→ What is needed:
All of the records must be set down again word for word.

(Source data Opens)

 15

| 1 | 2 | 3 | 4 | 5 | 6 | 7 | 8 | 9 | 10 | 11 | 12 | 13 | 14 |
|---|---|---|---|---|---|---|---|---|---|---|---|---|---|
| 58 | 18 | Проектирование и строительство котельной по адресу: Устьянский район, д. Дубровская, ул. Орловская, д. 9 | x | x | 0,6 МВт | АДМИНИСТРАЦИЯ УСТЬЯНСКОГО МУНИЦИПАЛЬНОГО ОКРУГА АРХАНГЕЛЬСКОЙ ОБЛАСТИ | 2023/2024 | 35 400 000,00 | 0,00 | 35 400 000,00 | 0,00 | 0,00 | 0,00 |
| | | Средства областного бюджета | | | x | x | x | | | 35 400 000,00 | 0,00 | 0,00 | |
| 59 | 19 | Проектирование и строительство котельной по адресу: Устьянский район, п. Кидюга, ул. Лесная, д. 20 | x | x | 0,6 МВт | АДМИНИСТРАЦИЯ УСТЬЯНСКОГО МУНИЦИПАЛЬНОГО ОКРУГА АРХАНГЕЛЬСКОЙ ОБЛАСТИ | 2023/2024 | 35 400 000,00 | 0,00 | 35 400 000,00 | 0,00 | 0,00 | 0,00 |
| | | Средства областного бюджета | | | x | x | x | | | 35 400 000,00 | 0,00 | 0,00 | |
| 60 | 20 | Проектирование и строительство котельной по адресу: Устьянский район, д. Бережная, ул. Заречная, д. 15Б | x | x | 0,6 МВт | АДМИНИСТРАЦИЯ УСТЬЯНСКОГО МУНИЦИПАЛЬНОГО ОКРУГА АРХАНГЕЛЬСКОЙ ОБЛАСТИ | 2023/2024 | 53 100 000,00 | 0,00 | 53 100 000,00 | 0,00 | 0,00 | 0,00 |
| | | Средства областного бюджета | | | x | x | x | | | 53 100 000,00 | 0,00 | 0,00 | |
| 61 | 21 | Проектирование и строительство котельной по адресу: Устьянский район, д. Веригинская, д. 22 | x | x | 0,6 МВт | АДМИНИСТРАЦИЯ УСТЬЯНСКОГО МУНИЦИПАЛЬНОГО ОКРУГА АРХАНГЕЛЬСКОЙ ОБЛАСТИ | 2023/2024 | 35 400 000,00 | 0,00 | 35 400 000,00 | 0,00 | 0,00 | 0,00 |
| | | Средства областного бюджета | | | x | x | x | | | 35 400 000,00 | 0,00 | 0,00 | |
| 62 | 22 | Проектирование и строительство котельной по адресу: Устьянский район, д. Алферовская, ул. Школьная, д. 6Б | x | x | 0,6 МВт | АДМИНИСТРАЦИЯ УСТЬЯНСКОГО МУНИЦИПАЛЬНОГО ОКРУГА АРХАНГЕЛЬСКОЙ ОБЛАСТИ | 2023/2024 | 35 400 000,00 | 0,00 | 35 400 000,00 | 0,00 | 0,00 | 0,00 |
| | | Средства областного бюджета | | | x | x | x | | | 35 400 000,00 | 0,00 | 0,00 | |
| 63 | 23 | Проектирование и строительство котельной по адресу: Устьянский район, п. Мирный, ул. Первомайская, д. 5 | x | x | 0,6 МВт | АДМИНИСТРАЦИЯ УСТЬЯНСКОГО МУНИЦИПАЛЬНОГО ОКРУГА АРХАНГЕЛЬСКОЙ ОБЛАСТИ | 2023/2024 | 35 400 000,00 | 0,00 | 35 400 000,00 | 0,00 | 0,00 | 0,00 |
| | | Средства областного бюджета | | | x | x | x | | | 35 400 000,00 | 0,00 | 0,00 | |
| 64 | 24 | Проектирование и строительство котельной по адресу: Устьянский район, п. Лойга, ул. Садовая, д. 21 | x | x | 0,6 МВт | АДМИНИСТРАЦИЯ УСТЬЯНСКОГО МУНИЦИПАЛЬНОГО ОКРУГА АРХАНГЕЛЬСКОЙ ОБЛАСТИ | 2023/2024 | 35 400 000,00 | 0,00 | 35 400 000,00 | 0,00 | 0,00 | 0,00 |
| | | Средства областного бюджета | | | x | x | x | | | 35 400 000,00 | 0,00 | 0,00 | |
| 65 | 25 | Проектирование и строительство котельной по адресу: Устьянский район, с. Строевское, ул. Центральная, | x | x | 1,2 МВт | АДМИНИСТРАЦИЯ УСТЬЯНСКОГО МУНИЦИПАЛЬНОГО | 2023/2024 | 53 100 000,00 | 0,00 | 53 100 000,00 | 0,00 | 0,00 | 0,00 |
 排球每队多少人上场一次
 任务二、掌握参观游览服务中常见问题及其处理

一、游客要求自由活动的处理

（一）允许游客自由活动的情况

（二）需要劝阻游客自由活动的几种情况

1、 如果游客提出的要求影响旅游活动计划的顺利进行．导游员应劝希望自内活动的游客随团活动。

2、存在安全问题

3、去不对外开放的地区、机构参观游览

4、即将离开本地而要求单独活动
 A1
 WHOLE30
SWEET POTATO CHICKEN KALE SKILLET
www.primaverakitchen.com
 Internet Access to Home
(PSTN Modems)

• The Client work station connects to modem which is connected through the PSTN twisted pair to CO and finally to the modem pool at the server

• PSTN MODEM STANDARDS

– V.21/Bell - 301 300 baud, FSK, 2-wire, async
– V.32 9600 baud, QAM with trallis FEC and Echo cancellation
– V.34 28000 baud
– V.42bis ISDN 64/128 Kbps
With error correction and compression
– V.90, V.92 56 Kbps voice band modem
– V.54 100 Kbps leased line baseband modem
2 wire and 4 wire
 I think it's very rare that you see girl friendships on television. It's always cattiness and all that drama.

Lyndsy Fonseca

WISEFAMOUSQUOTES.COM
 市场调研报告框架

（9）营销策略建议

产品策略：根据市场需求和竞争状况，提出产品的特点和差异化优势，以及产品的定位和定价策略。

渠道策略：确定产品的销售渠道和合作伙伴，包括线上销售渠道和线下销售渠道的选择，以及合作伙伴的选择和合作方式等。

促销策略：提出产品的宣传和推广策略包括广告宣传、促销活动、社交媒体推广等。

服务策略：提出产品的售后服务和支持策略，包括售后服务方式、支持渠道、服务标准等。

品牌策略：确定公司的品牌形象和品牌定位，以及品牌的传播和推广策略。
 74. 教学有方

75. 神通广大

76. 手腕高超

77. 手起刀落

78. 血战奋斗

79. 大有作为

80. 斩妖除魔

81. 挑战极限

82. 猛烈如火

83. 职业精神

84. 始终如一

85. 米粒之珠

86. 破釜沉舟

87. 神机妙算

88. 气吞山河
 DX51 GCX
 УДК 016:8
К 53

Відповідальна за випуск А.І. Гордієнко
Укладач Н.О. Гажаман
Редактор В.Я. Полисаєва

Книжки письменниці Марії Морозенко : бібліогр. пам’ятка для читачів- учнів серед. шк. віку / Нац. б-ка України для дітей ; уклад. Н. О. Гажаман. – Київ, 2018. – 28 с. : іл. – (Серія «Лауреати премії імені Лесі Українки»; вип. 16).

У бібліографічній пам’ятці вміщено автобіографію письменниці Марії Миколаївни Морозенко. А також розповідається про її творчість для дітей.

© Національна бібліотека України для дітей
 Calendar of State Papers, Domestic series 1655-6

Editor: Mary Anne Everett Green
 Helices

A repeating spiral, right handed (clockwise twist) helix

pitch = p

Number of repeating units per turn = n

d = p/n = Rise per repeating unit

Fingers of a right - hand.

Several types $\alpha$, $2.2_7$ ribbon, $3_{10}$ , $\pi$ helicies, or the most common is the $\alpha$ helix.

(Source data Closes)

→ Written solution:
 15

| 1 | 2 | 3 | 4 | 5 | 6 | 7 | 8 | 9 | 10 | 11 | 12 | 13 | 14 |
|---|---|---|---|---|---|---|---|---|---|---|---|---|---|
| 58 | 18 | Проектирование и строительство котельной по адресу: Устьянский район, д. Дубровская, ул. Орловская, д. 9 | x | x | 0,6 МВт | АДМИНИСТРАЦИЯ УСТЬЯНСКОГО МУНИЦИПАЛЬНОГО ОКРУГА АРХАНГЕЛЬСКОЙ ОБЛАСТИ | 2023/2024 | 35 400 000,00 | 0,00 | 35 400 000,00 | 0,00 | 0,00 | 0,00 |
| | | Средства областного бюджета | | | x | x | x | | | 35 400 000,00 | 0,00 | 0,00 | |
| 59 | 19 | Проектирование и строительство котельной по адресу: Устьянский район, п. Кидюга, ул. Лесная, д. 20 | x | x | 0,6 МВт | АДМИНИСТРАЦИЯ УСТЬЯНСКОГО МУНИЦИПАЛЬНОГО ОКРУГА АРХАНГЕЛЬСКОЙ ОБЛАСТИ | 2023/2024 | 35 400 000,00 | 0,00 | 35 400 000,00 | 0,00 | 0,00 | 0,00 |
| | | Средства областного бюджета | | | x | x | x | | | 35 400 000,00 | 0,00 | 0,00 | |
| 60 | 20 | Проектирование и строительство котельной по адресу: Устьянский район, д. Бережная, ул. Заречная, д. 15Б | x | x | 0,6 МВт | АДМИНИСТРАЦИЯ УСТЬЯНСКОГО МУНИЦИПАЛЬНОГО ОКРУГА АРХАНГЕЛЬСКОЙ ОБЛАСТИ | 2023/2024 | 53 100 000,00 | 0,00 | 53 100 000,00 | 0,00 | 0,00 | 0,00 |
| | | Средства областного бюджета | | | x | x | x | | | 53 100 000,00 | 0,00 | 0,00 | |
| 61 | 21 | Проектирование и строительство котельной по адресу: Устьянский район, д. Веригинская, д. 22 | x | x | 0,6 МВт | АДМИНИСТРАЦИЯ УСТЬЯНСКОГО МУНИЦИПАЛЬНОГО ОКРУГА АРХАНГЕЛЬСКОЙ ОБЛАСТИ | 2023/2024 | 35 400 000,00 | 0,00 | 35 400 000,00 | 0,00 | 0,00 | 0,00 |
| | | Средства областного бюджета | | | x | x | x | | | 35 400 000,00 | 0,00 | 0,00 | |
| 62 | 22 | Проектирование и строительство котельной по адресу: Устьянский район, д. Алферовская, ул. Школьная, д. 6Б | x | x | 0,6 МВт | АДМИНИСТРАЦИЯ УСТЬЯНСКОГО МУНИЦИПАЛЬНОГО ОКРУГА АРХАНГЕЛЬСКОЙ ОБЛАСТИ | 2023/2024 | 35 400 000,00 | 0,00 | 35 400 000,00 | 0,00 | 0,00 | 0,00 |
| | | Средства областного бюджета | | | x | x | x | | | 35 400 000,00 | 0,00 | 0,00 | |
| 63 | 23 | Проектирование и строительство котельной по адресу: Устьянский район, п. Мирный, ул. Первомайская, д. 5 | x | x | 0,6 МВт | АДМИНИСТРАЦИЯ УСТЬЯНСКОГО МУНИЦИПАЛЬНОГО ОКРУГА АРХАНГЕЛЬСКОЙ ОБЛАСТИ | 2023/2024 | 35 400 000,00 | 0,00 | 35 400 000,00 | 0,00 | 0,00 | 0,00 |
| | | Средства областного бюджета | | | x | x | x | | | 35 400 000,00 | 0,00 | 0,00 | |
| 64 | 24 | Проектирование и строительство котельной по адресу: Устьянский район, п. Лойга, ул. Садовая, д. 21 | x | x | 0,6 МВт | АДМИНИСТРАЦИЯ УСТЬЯНСКОГО МУНИЦИПАЛЬНОГО ОКРУГА АРХАНГЕЛЬСКОЙ ОБЛАСТИ | 2023/2024 | 35 400 000,00 | 0,00 | 35 400 000,00 | 0,00 | 0,00 | 0,00 |
| | | Средства областного бюджета | | | x | x | x | | | 35 400 000,00 | 0,00 | 0,00 | |
| 65 | 25 | Проектирование и строительство котельной по адресу: Устьянский район, с. Строевское, ул. Центральная, | x | x | 1,2 МВт | АДМИНИСТРАЦИЯ УСТЬЯНСКОГО МУНИЦИПАЛЬНОГО | 2023/2024 | 53 100 000,00 | 0,00 | 53 100 000,00 | 0,00 | 0,00 | 0,00 |
 排球每队多少人上场一次
 任务二、掌握参观游览服务中常见问题及其处理

一、游客要求自由活动的处理

（一）允许游客自由活动的情况

（二）需要劝阻游客自由活动的几种情况

1、 如果游客提出的要求影响旅游活动计划的顺利进行．导游员应劝希望自内活动的游客随团活动。

2、存在安全问题

3、去不对外开放的地区、机构参观游览

4、即将离开本地而要求单独活动
 A1
 WHOLE30
SWEET POTATO CHICKEN KALE SKILLET
www.primaverakitchen.com
 Internet Access to Home
(PSTN Modems)

• The Client work station connects to modem which is connected through the PSTN twisted pair to CO and finally to the modem pool at the server

• PSTN MODEM STANDARDS

– V.21/Bell - 301 300 baud, FSK, 2-wire, async
– V.32 9600 baud, QAM with trallis FEC and Echo cancellation
– V.34 28000 baud
– V.42bis ISDN 64/128 Kbps
With error correction and compression
– V.90, V.92 56 Kbps voice band modem
– V.54 100 Kbps leased line baseband modem
2 wire and 4 wire
 I think it's very rare that you see girl friendships on television. It's always cattiness and all that drama.

Lyndsy Fonseca

WISEFAMOUSQUOTES.COM
 市场调研报告框架

（9）营销策略建议

产品策略：根据市场需求和竞争状况，提出产品的特点和差异化优势，以及产品的定位和定价策略。

渠道策略：确定产品的销售渠道和合作伙伴，包括线上销售渠道和线下销售渠道的选择，以及合作伙伴的选择和合作方式等。

促销策略：提出产品的宣传和推广策略包括广告宣传、促销活动、社交媒体推广等。

服务策略：提出产品的售后服务和支持策略，包括售后服务方式、支持渠道、服务标准等。

品牌策略：确定公司的品牌形象和品牌定位，以及品牌的传播和推广策略。
 74. 教学有方

75. 神通广大

76. 手腕高超

77. 手起刀落

78. 血战奋斗

79. 大有作为

80. 斩妖除魔

81. 挑战极限

82. 猛烈如火

83. 职业精神

84. 始终如一

85. 米粒之珠

86. 破釜沉舟

87. 神机妙算

88. 气吞山河
 DX51 GCX
 УДК 016:8
К 53

Відповідальна за випуск А.І. Гордієнко
Укладач Н.О. Гажаман
Редактор В.Я. Полисаєва

Книжки письменниці Марії Морозенко : бібліогр. пам’ятка для читачів- учнів серед. шк. віку / Нац. б-ка України для дітей ; уклад. Н. О. Гажаман. – Київ, 2018. – 28 с. : іл. – (Серія «Лауреати премії імені Лесі Українки»; вип. 16).

У бібліографічній пам’ятці вміщено автобіографію письменниці Марії Миколаївни Морозенко. А також розповідається про її творчість для дітей.

© Національна бібліотека України для дітей
 Calendar of State Papers, Domestic series 1655-6

Editor: Mary Anne Everett Green
 Helices

A repeating spiral, right handed (clockwise twist) helix

pitch = p

Number of repeating units per turn = n

d = p/n = Rise per repeating unit

Fingers of a right - hand.

Several types $\alpha$, $2.2_7$ ribbon, $3_{10}$ , $\pi$ helicies, or the most common is the $\alpha$ helix.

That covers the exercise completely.